YABANCI
Merhaba arkadaşlar bugün sizlere varoluşçu edebiyatın en önemli temsilcilerinden biri olan Fransız Yazar Albert Camus’lun ilk kitabını yani Yabancı’yı anlatacağım. 110 sayfadan oluşan bu kısa kitap farklı bir şeyler barındırmasaydı nobel edebiyat ödülü alamazdı sanırım. Bu da önemli bir kitap olmanın sayfa sayısının çokluğundan değil cümlelerin niteliğinden geldiğinin bir göstergesi olmalı. Yapı bakımından kitap da aksiyondan çok kişilik özellikleri üzerinden durulduğu için oblomova benziyor ve bence oblomovdan sonra bu türdeki en iyi kitap sayılabilir. Fakat konu olarak çok basit. Bütün her şey kısa bir zamanda olup bitiyor. Cezayir’de, bir rastlantı sonucu, bir Arap’ı öldüren orta sınıftan bir Fransız’ın kendisini adım adım ölüme götüren süreci kayıtsız biçimde izlemesini konu alıyor. Konunun özetinde dediğim gibi kahraman süreci kayıtsız biçimde izliyor. İşte kitabın ismi de buradan geliyor. Topluma ve kendine yabancılaşmış bir kişi yani yabancı. Yabancı, hayatın ve toplumun saçma, düşünmenin yorucu ve yaşamın makineleşmiş olduğunu gösteriyor. Ve bu mesajı kitabın ilk satırından son satırına her anında vurguluyor.
“Bugün annem öldü. Belki de dün, bilmiyorum. Huzur evinden
bir telgraf aldım. "Anneniz vefat etti. Cenazesi yarın kaldırılacak.
Saygılar." Bundan bir şey anlaşılmıyor.
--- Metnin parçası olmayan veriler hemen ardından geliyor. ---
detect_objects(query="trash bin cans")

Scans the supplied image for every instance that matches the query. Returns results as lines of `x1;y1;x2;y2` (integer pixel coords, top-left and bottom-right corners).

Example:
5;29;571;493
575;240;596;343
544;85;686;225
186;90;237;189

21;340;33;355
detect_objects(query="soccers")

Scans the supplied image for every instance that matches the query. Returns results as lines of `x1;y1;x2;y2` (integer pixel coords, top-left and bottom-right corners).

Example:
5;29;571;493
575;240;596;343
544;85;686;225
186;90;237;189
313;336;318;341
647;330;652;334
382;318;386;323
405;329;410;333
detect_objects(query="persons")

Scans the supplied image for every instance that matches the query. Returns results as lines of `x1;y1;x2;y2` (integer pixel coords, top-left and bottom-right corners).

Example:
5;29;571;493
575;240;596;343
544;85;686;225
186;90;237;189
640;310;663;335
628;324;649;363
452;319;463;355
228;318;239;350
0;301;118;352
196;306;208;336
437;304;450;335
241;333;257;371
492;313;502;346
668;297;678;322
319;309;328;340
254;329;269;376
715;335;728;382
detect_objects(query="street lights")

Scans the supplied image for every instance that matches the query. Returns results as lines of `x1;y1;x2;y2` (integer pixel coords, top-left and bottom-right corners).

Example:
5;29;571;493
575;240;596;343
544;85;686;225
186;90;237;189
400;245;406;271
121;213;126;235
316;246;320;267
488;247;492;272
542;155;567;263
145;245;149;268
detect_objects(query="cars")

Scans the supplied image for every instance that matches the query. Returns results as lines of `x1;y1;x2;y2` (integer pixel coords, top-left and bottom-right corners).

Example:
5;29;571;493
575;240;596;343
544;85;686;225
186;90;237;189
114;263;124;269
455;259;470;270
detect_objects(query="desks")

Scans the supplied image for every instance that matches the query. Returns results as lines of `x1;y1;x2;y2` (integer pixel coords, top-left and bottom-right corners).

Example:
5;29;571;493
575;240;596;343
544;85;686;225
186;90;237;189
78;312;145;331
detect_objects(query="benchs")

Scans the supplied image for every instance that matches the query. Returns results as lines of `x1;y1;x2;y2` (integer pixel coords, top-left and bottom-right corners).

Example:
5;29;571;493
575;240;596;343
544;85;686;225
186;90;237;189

Belki de dündü.” Diye başlıyor
kitap ve kahramanımızın ruhsuzluğu içinize işliyor. Kahramanın duygusuzluğu bir
ara kendimi yalnız hissetmeme bile neden oldu. Düşünmenize ve bazen hak
vermenize neden oluyor bazı satırlar. Özellikle absürt felsefesinin işlendiği
kısımlarda. Örneğin şu satırlar beni çok düşündürmüştü. "Herkes bilir ki,
hayat yaşamak zahmetine değmeyen bir şeydir, aslında 30 ya da 70 yaşında
ölmenin önemli olmadığını bilmez değildim, çünkü her iki halde de gayet tabii olarak
başka erkekler ve kadınlar yine yaşayacaklar ve bu binlerce yıl devam
edecektir. İnsan madem ki ölecektir, bunun nasıl ve ne zaman olacağının önemi
yoktur.”
Camus basit bir yazar olmadığını ilk yapıtıyla ortaya koymuş.
Çok katmanlı ve simgesel, tekrar tekrar okunması gereken bir yapıt çıkartmış.
Ve bu anlattıkları sadece bende oluşturduğu düşünceler ve duygular. Belki de
siz çok daha farklı şeyler göreceksiniz kitap farklı anılarınıza-duygularınız
dokunacak. Bunun için benim anlattıklarımı sadece bir öneri olarak görmenizi
istiyorum. Yani kısacası bu tarz kitaplar anlatılacak değil okunacak kitaplardır.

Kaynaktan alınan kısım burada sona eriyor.